Le lendemain, Gertrude, en sortant, retrouva le même jeune homme à la même place; il vint de nouveau à elle, et l'interrogea comme il avait fait la veille. Ce jour-là Gertrude fut moins sévère et échangea quelques mots avec lui.

Le jour suivant, Gertrude fut plus communicative; elle lui dit que j'étais la veuve d'un conseiller, qui, restée sans fortune, vivait fort retirée; il voulut insister pour en savoir davantage, mais il fallut qu'il se contentât, pour l'heure, de ces renseignements.

Le jour d'après Aurilly parut avoir conçu quelques doutes sur la véracité du récit de la veille; il parla de l'Anjou, de Beaugé, et prononça le mot de Méridor.

Gertrude répondit que tous ces noms lui étaient parfaitement inconnus.

Alors il avoua qu'il était au duc d'Anjou, que le duc d'Anjou m'avait vue et était amoureux de moi; puis, à la suite de cet aveu, vinrent des offres magnifiques pour elle et pour moi: pour elle, si elle voulait introduire le prince près de moi; pour moi, si je le voulais recevoir.

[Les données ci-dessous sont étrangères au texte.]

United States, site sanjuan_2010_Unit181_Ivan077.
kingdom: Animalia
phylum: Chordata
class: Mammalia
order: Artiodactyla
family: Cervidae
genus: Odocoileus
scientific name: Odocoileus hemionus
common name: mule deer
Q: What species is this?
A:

Chaque soir, M. de Monsoreau venait, et chaque soir je lui disais où nous en étions. Il restait alors depuis huit heures jusqu'à minuit; mais il était évident que son inquiétude était grande.

Le samedi soir je le vis arriver plus pâle et plus agité que de coutume.

—Écoutez, me dit-il, il faut tout promettre pour mardi ou mercredi.